What a pronoun like 'he' refers back to is usually a matter of speaker's intentions [Bach]
     Full Idea: To illustrate speakers' intentions, consider the anaphoric reference using pronouns in these: "A cop arrested a robber; he was wearing a badge", and "A cop arrested a robber; he was wearing a mask". The natural supposition is not the inevitable one.
     From: Kent Bach (What Does It Take to Refer? [2006], 22.2 L4)
     A reaction: I am a convert to speakers' intentions as the source of all reference, and this example seems to illustrate it very well. 'He said..' 'Who said?'
Information comes from knowing who is speaking, not just from interpretation of the utterance [Bach]
     Full Idea: It is a fallacy that all the information in an utterance must come from its interpretation, which ignores the essentially pragmatic fact that the speaker is making the utterance.
     From: Kent Bach (What Does It Take to Refer? [2006], 22.2 L4)
     A reaction: [He cites Barwise and Perry 1983:34] This is blatantly obvious in indexical remarks like 'I am tired', where the words don't tell you who is tired. But also 'the car has broken down, dear'.
19. Language / F. Communication / 5. Pragmatics / a. Contextual meaning
People slide from contextual variability all the way to contextual determination [Bach]
     Full Idea: People slide from contextual variability to context relativity to context sensitivity to context dependence to contextual determination.
     From: Kent Bach (What Does It Take to Refer? [2006], 22.2 L3)
     A reaction: This is reminiscent of the epistemological slide from cultural or individual relativity of some observed things, to a huge metaphysical denial of truth. Bach's warning applies to me, as I have been drifting down his slope lately. Nice.
26. Natural Theory / A. Speculations on Nature / 5. Infinite in Nature
Archelaus was the first person to say that the universe is boundless [Archelaus, by Diog. Laertius]
     Full Idea: Archelaus was the first person to say that the universe is boundless.
     From: report of Archelaus (fragments/reports [c.450 BCE]) by Diogenes Laertius - Lives of Eminent Philosophers 02.Ar.3
26. Natural Theory / A. Speculations on Nature / 7. Later Matter Theories / c. Matter as extension
Locke's solidity is not matter, because that is impenetrability and hardness combined [Robinson,H]
     Full Idea: Notoriously, Locke's filler for Descartes's geometrical matter, solidity, will not do, for that quality collapses on examination into a composite of the dispositional-cum-relational propery of impenetrability, and the secondary quality of hardness.
     From: Howard Robinson (Perception [1994], IX.3)
     A reaction: I would have thought the problem was that 'matter is solidity' turns out on analysis to be a tautology. We have a handful of nearly synonymous words for matter and our experiences of it, but they boil down to some 'given' thing for which we lack words.
27. Natural Reality / G. Biology / 3. Evolution
Archelaus said life began in a primeval slime [Archelaus, by Schofield]

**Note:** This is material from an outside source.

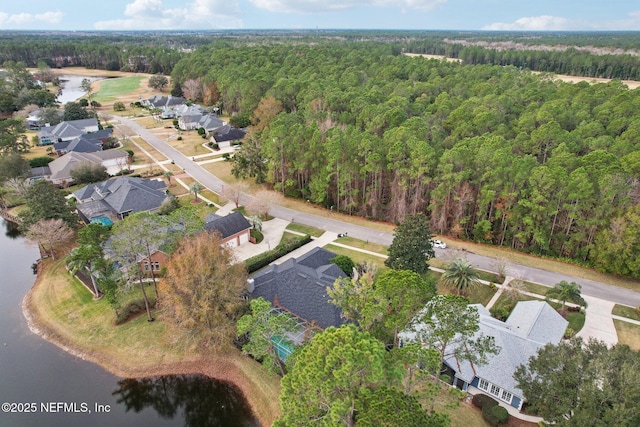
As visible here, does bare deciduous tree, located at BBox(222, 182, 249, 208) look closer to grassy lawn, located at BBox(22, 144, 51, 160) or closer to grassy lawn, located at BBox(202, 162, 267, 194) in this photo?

     Full Idea: Archelaus wrote that life on Earth began in a primeval slime.
     From: report of Archelaus (fragments/reports [c.450 BCE]) by Malcolm Schofield - Archelaus
     A reaction: This sounds like a fairly clearcut assertion of the production of life by evolution. Darwin's contribution was to propose the mechanism for achieving it. We should honour the name of Archelaus for this idea.